Nella ricerca le situazioni “gravi” che hanno vissuto o stanno vivendo un’esperienza di allontanamento dal nucleo familiare sono 19, un piccolo sottogruppo. Per alcuni di loro l’esperienza fuori dalla famiglia adottiva è intesa come un’esperienza temporanea. Non sono stati registrati casi di fallimento definitivo del percorso adottivo con decadenza della potestà genitoriale.

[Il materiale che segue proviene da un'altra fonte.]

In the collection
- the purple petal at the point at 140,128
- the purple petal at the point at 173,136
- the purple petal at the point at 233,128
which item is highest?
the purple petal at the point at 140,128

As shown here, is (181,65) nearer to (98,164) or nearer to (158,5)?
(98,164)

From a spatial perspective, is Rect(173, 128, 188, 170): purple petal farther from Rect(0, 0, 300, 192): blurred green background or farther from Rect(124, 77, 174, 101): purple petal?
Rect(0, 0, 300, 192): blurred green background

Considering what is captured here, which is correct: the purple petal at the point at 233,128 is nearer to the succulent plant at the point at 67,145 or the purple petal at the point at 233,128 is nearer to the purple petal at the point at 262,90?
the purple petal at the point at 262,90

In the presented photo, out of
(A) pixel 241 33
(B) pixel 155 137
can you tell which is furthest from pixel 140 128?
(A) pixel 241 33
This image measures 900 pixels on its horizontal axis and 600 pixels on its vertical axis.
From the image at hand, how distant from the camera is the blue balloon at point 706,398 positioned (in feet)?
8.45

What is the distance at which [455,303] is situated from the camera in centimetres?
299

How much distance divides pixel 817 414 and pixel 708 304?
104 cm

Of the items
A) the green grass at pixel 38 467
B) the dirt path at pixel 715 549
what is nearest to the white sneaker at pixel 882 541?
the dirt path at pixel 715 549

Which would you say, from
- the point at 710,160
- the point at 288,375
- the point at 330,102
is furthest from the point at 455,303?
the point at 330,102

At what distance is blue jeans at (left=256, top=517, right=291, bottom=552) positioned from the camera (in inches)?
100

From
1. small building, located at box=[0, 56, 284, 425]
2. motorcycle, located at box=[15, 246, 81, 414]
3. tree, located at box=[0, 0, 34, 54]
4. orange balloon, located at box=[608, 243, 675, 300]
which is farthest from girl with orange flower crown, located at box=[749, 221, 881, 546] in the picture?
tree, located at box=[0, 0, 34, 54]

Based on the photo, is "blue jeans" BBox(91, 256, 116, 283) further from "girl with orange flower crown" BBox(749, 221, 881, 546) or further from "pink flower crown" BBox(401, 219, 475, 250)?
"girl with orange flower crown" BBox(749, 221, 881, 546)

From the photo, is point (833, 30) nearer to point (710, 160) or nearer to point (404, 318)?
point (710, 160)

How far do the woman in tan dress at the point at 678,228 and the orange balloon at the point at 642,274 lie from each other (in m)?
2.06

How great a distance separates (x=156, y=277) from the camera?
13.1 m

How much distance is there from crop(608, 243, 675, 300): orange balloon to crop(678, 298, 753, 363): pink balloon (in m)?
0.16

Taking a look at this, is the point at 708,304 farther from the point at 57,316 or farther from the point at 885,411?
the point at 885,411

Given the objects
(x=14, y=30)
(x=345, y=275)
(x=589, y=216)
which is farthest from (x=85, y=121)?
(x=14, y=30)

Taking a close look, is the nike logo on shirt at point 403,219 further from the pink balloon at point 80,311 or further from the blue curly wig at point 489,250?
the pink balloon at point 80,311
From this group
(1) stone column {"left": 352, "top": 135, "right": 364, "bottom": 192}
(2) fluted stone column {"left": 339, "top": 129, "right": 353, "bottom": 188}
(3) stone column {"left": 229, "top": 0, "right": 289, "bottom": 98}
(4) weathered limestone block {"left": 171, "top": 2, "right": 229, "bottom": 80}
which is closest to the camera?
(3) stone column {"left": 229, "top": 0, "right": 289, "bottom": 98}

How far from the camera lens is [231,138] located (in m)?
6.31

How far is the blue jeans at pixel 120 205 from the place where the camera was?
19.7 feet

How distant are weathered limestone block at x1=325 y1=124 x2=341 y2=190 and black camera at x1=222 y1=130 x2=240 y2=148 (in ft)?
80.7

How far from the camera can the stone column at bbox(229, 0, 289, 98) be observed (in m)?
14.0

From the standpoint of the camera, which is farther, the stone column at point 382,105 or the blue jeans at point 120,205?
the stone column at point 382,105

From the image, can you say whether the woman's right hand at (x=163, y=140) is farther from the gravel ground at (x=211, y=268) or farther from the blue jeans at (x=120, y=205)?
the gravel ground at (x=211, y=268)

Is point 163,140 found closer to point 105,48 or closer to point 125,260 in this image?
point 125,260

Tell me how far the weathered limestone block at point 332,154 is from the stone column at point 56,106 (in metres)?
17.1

I TEMPI DELLA PRESA IN CARICO

Le informazioni disponibili ci dicono che molte di queste famiglie si sono rivolte ai servizi sociali in tempi non prossimi alla formalizzazione dell’adozione. In un quarto dei casi il bambino è stato preso in carico nell’anno stesso in cui è stato adottato, nel 10 per cento l’anno successivo, ma il 16 per cento fra il terzo e il quinto anno e il 32 per cento oltre il sesto anno di adozione. Il che suggerisce che le famiglie fossero alla ricerca di una risposta a problemi già emersi piuttosto che in una prospettiva di prevenzione.



LE CONCLUSIONI

Un aspetto che emerge piuttosto chiaramente dall’indagine è l’opportunità di rafforzare un sistema di presa in carico integrata tra servizi e altri soggetti del privato e del privato sociale (Enti accreditati in primis), in una prospettiva di continuità nelle diverse fasi dell’esperienza adottiva. In questa direzione, infatti, sono già orientati gli strumenti di indirizzo regionali di recente varati (le nuove linee guida per supportare le famiglie adottive nelle fasi dell’attesa post adozione e l’accordo di collaborazione tra Regione, Centri per l’adozione e Enti autorizzati all’adozione internazionale), che necessitano ora di azioni significative di implementazione a livello territoriale.